Once in the Serbian city of Zemun, a dispute broke out over the price of a pair of shoes resulting in a riot and the murder, of 4,000 Hungarians. Seven days later at the city of Niš, the military commander promised food, and military escort. Peter agreed but a group of Germans got into an argument with some locals and set fire, to a mill. The entire garrison at Niš responded and routed the mob. 10,000 were killed by the time it was over, nearly a quarter of their entire number.

Once in Constantinople, Alexios had not the slightest idea what to do with this ragtag bunch and quickly ferried them across the Bosporus with instruction to wait for the main Crusader force, then on the way.

These people were having none of that.

An argument broke out between French and Italians on one side and the Germans, on the other. Each elected their own leader and the former set to pillaging the suburbs, all the way to the Turkish stronghold of Nicomedia.

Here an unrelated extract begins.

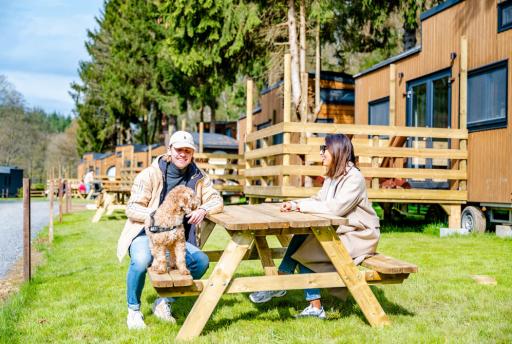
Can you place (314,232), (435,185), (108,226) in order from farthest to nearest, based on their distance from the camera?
(108,226) → (435,185) → (314,232)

Not to be outdone, 6,000 Germans marched on the fortress at Xerigordos where they quickly subdued the garrison and prepared to use the fort as a base, for further raids. Within days Xerigordos was itself surrounded by a Turkish force loyal to Kilij Arslan, the Seljuk Sultan of Rûm. With no provisions and no water the besieged crusaders took to drinking their own urine and the blood, of their animals. The siege was over in eight days. Some Crusaders converted to Islam, on the spot. The rest were put to the sword.

Back at the main camp, two Turkish spies spread rumors the Germans had taken Xerigordos and defeated, Nicaea. Eager to join in the plunder some 20,ooo set out leaving women and children, back at camp. The rowdy procession entered the narrow road three miles outside of camp, when the trap was sprung. The waiting Seljuk force unleashed a torrent of arrows at a disorganized and undisciplined rabble, quickly put to flight. Most were slaughtered. A few thousand took refuge in an abandoned castle itself, then taken under siege.

Sometime later, a Byzantine force under Constantine Katakalon sailed across the narrow channel and lifted the siege, returning the survivors to Constantinople. This small remnant was all that remained, of the Peasant’s Crusade.

Church sanctioned Crusades took and then lost the ancient city of Jerusalem over the next 100 years. A “Lion-hearted” King would fight to a draw and return home to protect his kingdom from an ambitious little brother leaving Al-Nasir Salah al-Din Yusuf ibn Ayyub in possession of the city. A man we know today, as Saladin.

A fourth crusade set out in 1202 to retake the holy city and inexplicably ended up sacking…Constantinople. Ten years later it was time for civilians to try, once again.

In the Spring of 1212 a French youth called Stephen of Cloyes began to attract, a following. At the same time a German boy, Nicholas of Cologne, was preaching the same message. It’s hard to know if the two ever heard of each other but the message, was the same. Talk would succeed where weapons had failed. They would discuss it all with the Muslims who would then convert, peaceably.

Together, Stephen and Nicholas attracted some 20,000 children with a few adolescents and some adults and set out across Germany, and France.

Many starved to death with no money and yet they came, a Children’s Crusade destined to succeed where professional Crusader armies, had failed.

That’s not the way things worked out.

On August 25, 1212, the rabble appeared outside of Genoa. Whether they expected some kindly Genoese ship’s captains to take them on board or the Red Seat to part as for Moses, remains unclear.

A hoard of young beggars with no training and no weapons were of no use, save to be sold, for slaves. So it went, according to most accounts. In some versions of this story the children made it to Rome where the Pope told them all, to go home. Some simply turned and trudged, back where they came from.

There would be three more popular crusades each following the same path, as the first. Violence against the Jews and squabble with the locals. None ever made it, outside European shores.